Extrait:

____

Nous sommes vraiment au cœur d’une crise singulière et inédite

Oui, c’est une crise qui a des sources diverses. Ça part d’une légèreté déconcertante d’Arnaud Montebourg qui n’imaginait pas être démis de ses fonctions juste avant la tant attendue réforme des professions protégées et entraîner dans sa chute le ministre de l’éducation à une semaine de la rentrée scolaire. Arnaud Montebourg a des arguments pour considérer que la politique suivie est mauvaise, seulement s’il avait constaté qu’il ne pouvait plus peser de l’intérieur, il aurait dû partir à un moment adéquat au lieu d’obliger le Premier ministre et le Président à décider pour lui. Mais il ne peut pas considérer, que le président est élu pour faire, je cite « vivre un débat » au sein de l’exécutif. L’exécutif ça ne débat pas (publiquement du moins)…ça exécute, c’est marqué dessus ! C’est le Parlement qui débat (il parlemente, c’est aussi écrit dessus). Voilà pourquoi l’on peut considérer que l’existence des parlementaires socialistes frondeurs c’est plutôt une bonne chose pour la démocratie… des ministres frondeurs, en revanche, c’est une mauvaise chose pour tout le monde.

François Hollande a aussi sa responsabilité dans cet échec politique !

____

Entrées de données
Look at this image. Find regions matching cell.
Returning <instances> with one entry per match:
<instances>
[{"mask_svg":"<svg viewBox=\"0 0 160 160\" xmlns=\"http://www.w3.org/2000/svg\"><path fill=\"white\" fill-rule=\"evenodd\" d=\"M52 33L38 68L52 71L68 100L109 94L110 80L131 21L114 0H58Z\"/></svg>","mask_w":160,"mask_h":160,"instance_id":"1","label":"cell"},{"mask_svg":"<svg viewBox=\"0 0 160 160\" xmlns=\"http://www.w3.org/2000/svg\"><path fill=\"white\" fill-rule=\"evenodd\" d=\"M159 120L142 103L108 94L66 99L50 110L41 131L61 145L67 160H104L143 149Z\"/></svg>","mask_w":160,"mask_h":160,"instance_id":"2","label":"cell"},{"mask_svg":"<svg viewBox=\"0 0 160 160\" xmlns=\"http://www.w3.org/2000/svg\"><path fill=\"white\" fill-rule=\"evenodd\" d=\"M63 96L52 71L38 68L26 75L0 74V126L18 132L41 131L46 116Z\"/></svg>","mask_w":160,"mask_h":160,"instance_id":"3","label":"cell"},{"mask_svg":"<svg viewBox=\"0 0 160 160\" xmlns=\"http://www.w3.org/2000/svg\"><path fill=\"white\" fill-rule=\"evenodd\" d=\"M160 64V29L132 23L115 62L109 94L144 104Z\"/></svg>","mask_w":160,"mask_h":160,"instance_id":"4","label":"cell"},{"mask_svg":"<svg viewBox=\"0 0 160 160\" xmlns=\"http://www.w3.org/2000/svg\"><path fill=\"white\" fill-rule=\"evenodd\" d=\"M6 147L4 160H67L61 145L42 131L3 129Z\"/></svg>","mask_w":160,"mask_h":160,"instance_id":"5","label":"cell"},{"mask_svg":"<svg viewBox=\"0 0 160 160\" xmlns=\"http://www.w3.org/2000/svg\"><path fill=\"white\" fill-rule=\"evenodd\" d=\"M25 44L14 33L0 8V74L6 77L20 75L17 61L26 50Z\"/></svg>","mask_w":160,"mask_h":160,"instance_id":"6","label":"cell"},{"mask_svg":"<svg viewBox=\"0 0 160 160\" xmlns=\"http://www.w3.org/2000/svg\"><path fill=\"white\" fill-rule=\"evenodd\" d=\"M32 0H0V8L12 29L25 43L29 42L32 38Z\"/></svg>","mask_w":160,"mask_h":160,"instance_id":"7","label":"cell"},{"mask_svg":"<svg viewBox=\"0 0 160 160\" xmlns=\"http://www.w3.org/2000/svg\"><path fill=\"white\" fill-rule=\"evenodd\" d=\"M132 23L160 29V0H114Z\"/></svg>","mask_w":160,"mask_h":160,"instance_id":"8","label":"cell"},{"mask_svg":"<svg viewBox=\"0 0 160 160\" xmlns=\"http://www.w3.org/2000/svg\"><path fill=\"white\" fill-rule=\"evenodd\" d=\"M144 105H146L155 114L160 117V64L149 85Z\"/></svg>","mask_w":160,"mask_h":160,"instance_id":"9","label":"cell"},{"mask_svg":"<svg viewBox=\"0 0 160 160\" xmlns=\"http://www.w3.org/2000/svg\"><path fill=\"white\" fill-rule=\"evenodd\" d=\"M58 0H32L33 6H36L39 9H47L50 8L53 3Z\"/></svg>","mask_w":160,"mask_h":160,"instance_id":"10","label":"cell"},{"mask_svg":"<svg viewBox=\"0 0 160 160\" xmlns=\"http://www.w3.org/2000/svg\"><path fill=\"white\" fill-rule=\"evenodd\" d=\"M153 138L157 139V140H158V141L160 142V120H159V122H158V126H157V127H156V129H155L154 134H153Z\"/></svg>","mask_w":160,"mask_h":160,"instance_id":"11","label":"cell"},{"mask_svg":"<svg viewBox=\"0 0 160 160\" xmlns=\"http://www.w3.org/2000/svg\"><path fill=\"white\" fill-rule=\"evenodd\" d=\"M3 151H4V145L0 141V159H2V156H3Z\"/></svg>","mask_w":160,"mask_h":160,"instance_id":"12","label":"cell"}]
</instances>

____

Consigne: Recopiez l'extrait sur la crise politique en entier, sans y changer un seul mot ni un seul signe.

Tâche accomplie:
Nous sommes vraiment au cœur d’une crise singulière et inédite

Oui, c’est une crise qui a des sources diverses. Ça part d’une légèreté déconcertante d’Arnaud Montebourg qui n’imaginait pas être démis de ses fonctions juste avant la tant attendue réforme des professions protégées et entraîner dans sa chute le ministre de l’éducation à une semaine de la rentrée scolaire. Arnaud Montebourg a des arguments pour considérer que la politique suivie est mauvaise, seulement s’il avait constaté qu’il ne pouvait plus peser de l’intérieur, il aurait dû partir à un moment adéquat au lieu d’obliger le Premier ministre et le Président à décider pour lui. Mais il ne peut pas considérer, que le président est élu pour faire, je cite « vivre un débat » au sein de l’exécutif. L’exécutif ça ne débat pas (publiquement du moins)…ça exécute, c’est marqué dessus ! C’est le Parlement qui débat (il parlemente, c’est aussi écrit dessus). Voilà pourquoi l’on peut considérer que l’existence des parlementaires socialistes frondeurs c’est plutôt une bonne chose pour la démocratie… des ministres frondeurs, en revanche, c’est une mauvaise chose pour tout le monde.

François Hollande a aussi sa responsabilité dans cet échec politique !